Another important line of prior work focuses on privacy-preserving database queries over sensitive data distributed among multiple parties. Recently, the advances in the theory of secure multiparty computations [6, 17, 18] proved that comparison, addition, and multiplication (XOR and AND) can be computed securely with reasonable computation cost. Based on these primitive protocols, a line of research has focused on developing efficient secure multi-party communication protocols for various database queries, such as set operations [4, 28], top-k queries [34]. These protocols focus on protecting the privacy of the data among multiple parties and only the final query results are released to the public, while our work presents an approach to release the query results without compromising individual privacy of the individuals.
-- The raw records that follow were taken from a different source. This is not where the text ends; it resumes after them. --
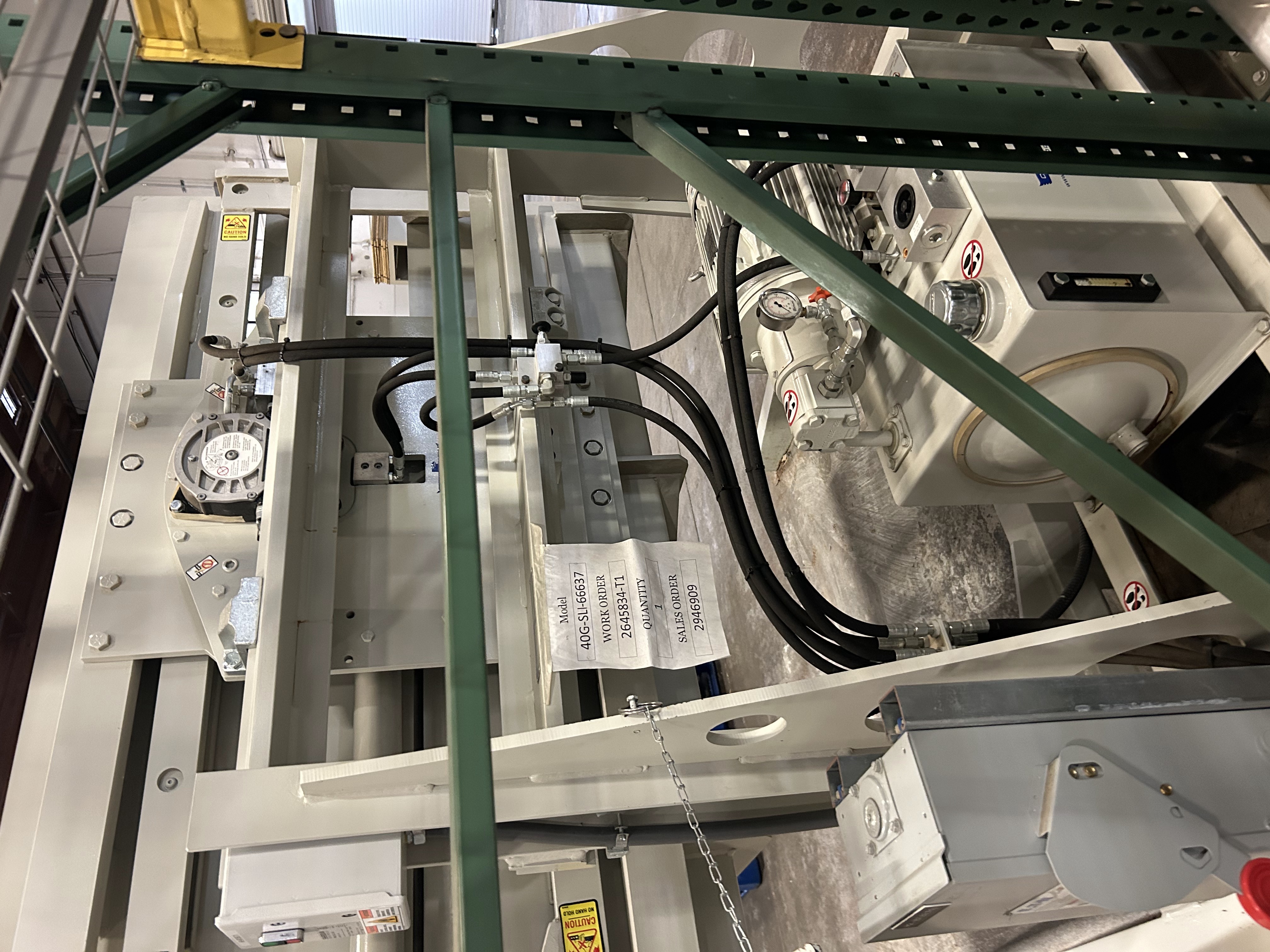 Cascade Pallet Inverter image 4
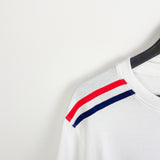 Brand new Fila t-shirt tee top blouse in white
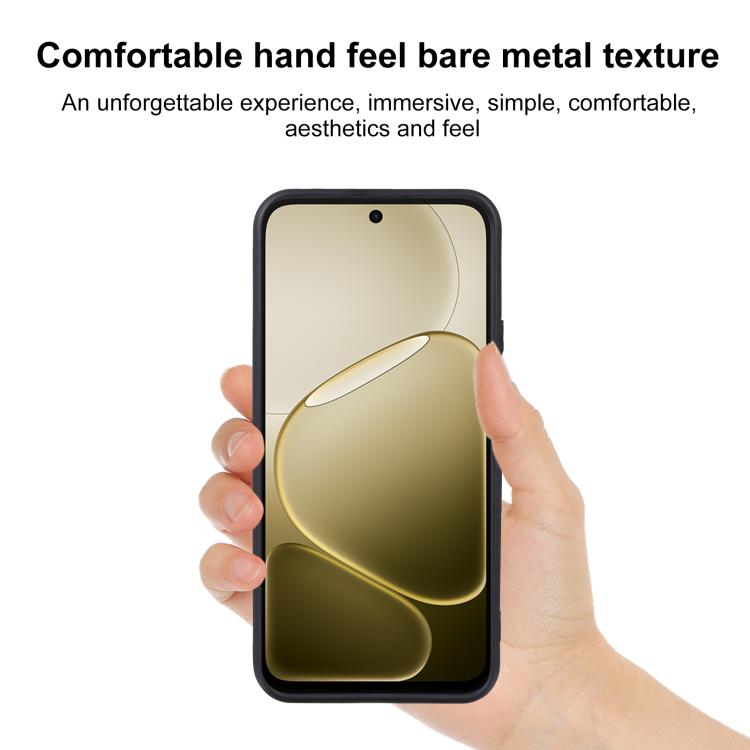 For OPPO A6 4G 10pcs TPU Phone Case - Black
What’s more, there are no existing secure protocols for \(k\)-skyband queries, and building such protocols is not trivial.

6 Conclusion

In this paper we have addressed the problem of k-skyband queries with differential privacy. We propose a general technique BBS-Priv that accepts any space decomposition tree with differential privacy as input and selective performs data synthesis for interested tree nodes to compute private k-skyband results. To improve the query accuracy, we further devise a new space decomposition tree k-skyband tree specifically optimized for k-skyband queries, which partitions the space based on k other than median value or midpoint of each dimension. We further present a suite of techniques to publish a k-skyband tree satisfying differential privacy, and propose a post-processing technique to improve accuracy by suppressing data synthesis on those partitions whose noisy counts become positive from zero. In the future, we will investigate under differential privacy other categories of multi-criteria decision making queries, such as top-k dominating queries.